To the self-same spot,

And much of Madness, and more of Sin,

And Horror the soul of the plot.

But see, amid the mimic rout

A crawling shape intrude!

A blood-red thing that writhes from out

The scenic solitude!

It writhes!—it writhes!—with mortal pangs

The mimes become its food,

And the angels sob at vermin fangs

In human gore imbued.

Out—out are the lights—out all!

And, over each quivering form,

The curtain, a funeral pall,

Comes down with the rush of a storm,

And the angels, all pallid and wan,

Uprising, unveiling, affirm

That the play is the tragedy, "Man,"

And its hero the Conqueror Worm.

==Interpretation==
Poe's mother and father were both actors, and the poem uses theater metaphors throughout to deal with human life on a universal level.

The poem seems to imply that human life is mad folly ending in hideous death, the universe is controlled by dark forces man cannot understand, and the only supernatural forces that might help are powerless spectators who can only affirm the tragedy of the scene.

Though Poe was referring to an ancient connection between worms and death, he may have been inspired by "The Proud Ladye", a poem by Spencer Wallis Cone which was reviewed in an 1840 issue of Burton's Gentleman's Magazine. That poem contained the lines "Let him meet the conqueror worm / With his good sword by his side".

"The Conqueror Worm" also uses the word "evermore", which would later evolve into "nevermore" in Poe's famous poem "The Raven" in 1845.

===Role in "Ligeia"===

The poem plays an important symbolic role as part of its inclusion in the short story "Ligeia." The poem is written by Ligeia as she is dying, though it is actually recited by the narrator, her husband.

Because it emphasizes the finality of death, it calls to question Ligeia's resurrection in the story.
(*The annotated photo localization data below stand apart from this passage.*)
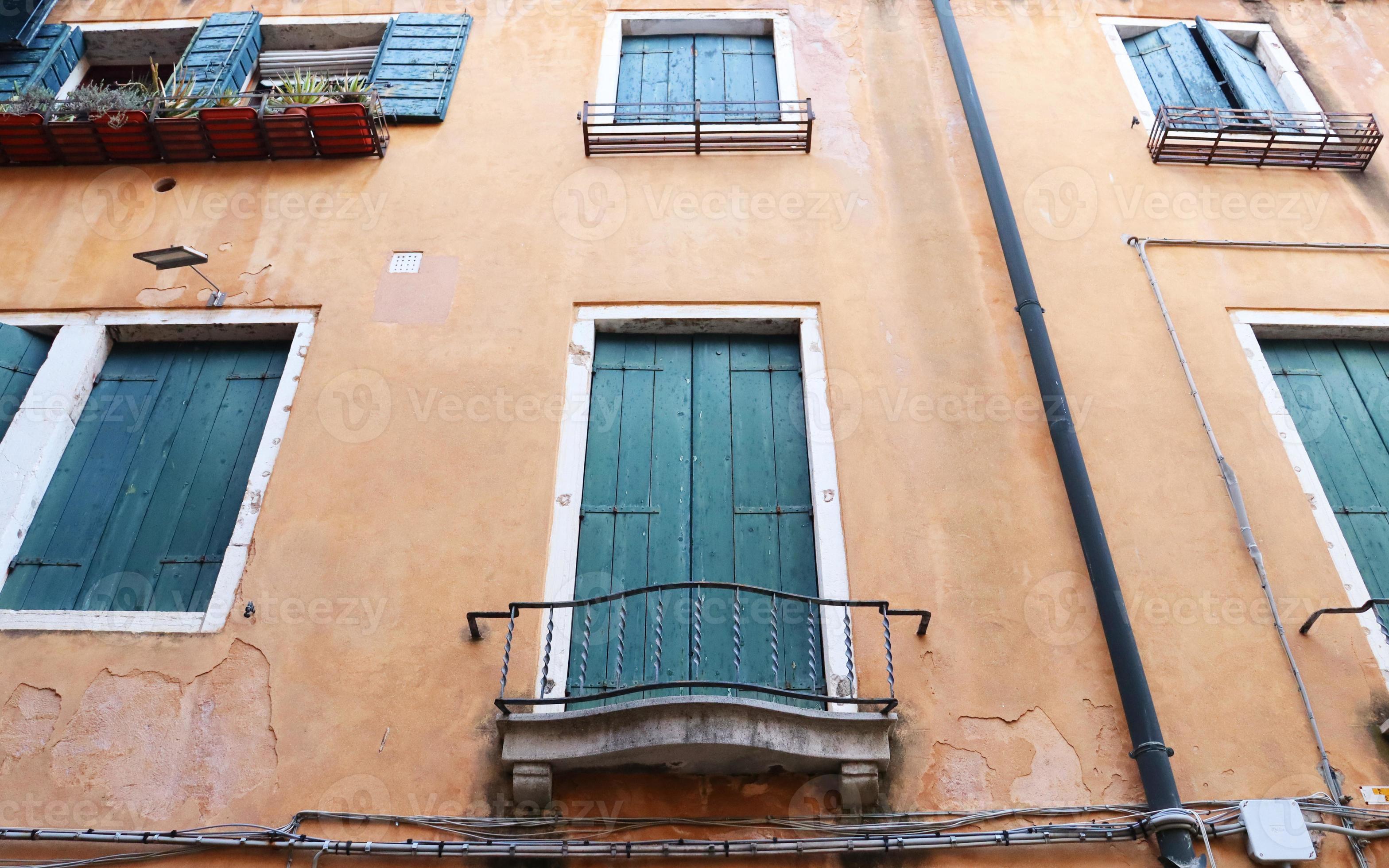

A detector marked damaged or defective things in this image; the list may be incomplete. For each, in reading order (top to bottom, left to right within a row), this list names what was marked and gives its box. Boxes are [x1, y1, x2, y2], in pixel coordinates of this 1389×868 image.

rusty metal railing [1150, 104, 1377, 170]
rusty metal railing [469, 586, 933, 717]
peeling plaster [0, 683, 61, 772]
peeling plaster [50, 636, 276, 816]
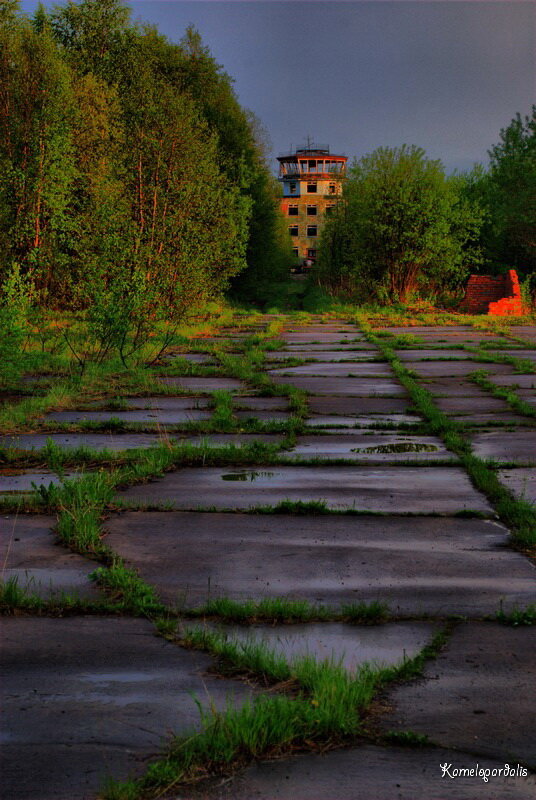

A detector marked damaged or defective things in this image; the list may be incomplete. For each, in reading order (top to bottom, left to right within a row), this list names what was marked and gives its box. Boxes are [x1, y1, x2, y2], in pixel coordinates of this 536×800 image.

cracked concrete slab [115, 462, 492, 512]
cracked concrete slab [0, 516, 99, 596]
cracked concrete slab [103, 512, 532, 612]
cracked concrete slab [0, 620, 255, 800]
cracked concrete slab [382, 620, 536, 764]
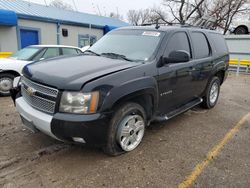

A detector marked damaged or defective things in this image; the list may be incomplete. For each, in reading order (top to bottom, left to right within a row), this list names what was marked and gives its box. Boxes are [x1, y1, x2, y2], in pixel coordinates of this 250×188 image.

crumpled hood [23, 55, 141, 90]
Also, the inclusion of the bitter poem may have been meant to be ironic or a parody of the convention at the time, both in literature and in life. In the mid-19th century it was common to emphasize the sacredness of death and the beauty of dying (examples include Charles Dickens's Little Johnny character in Our Mutual Friend and the death of Helen Burns in Charlotte Brontë's Jane Eyre). Instead, Ligeia speaks of fear personified in the "blood-red thing."

==Adaptations==
In 1935, Baltimore-born composer Franz Bornschein wrote a three-part chorus for women with orchestra or piano accompaniment based on "The Conqueror Worm". The poem was also rewritten and adapted as the first track to Lou Reed's 2003 album of Poe adaptations and Poe-inspired songs, The Raven. It was also adapted as a song by the darkwave act Sopor Aeternus & the Ensemble of Shadows on the album Flowers in Formaldehyde in 2004. Vol. 5 of the Hellboy comic book mini-series by Mike Mignola titled Hellboy: Conqueror Worm was based on the poem.

The British horror film Witchfinder General was retitled The Conqueror Worm for U.S. release. Although American International Pictures' prints featured a voice-over with Vincent Price in character as Matthew Hopkins reciting "The Conqueror Worm", the film is not actually an adaptation of Poe's poem.

Dark Horse Comics released Edgar Allan Poe Conqueror Worm, a one-shot comic by Richard Corben in November 2012.

The music video for "Curtain" by Australian extreme metal band Portal features an adaptation of the poem using puppets.

The album Dies Irae by the band Devil Doll is loosely based on "The Conqueror Worm". The text of the poem is paraphrased liberally, and the entire final stanza of the poem is reproduced almost verbatim.

Goth musician Voltaire wrote a song adaptation of "The Conqueror Worm" and followed the text of the poem verbatim. It was released in early 2014 on his album Raised by Bats.

John Kennedy Toole's final known work was titled "The Conquerer Worm", though the contents of the writing has been lost.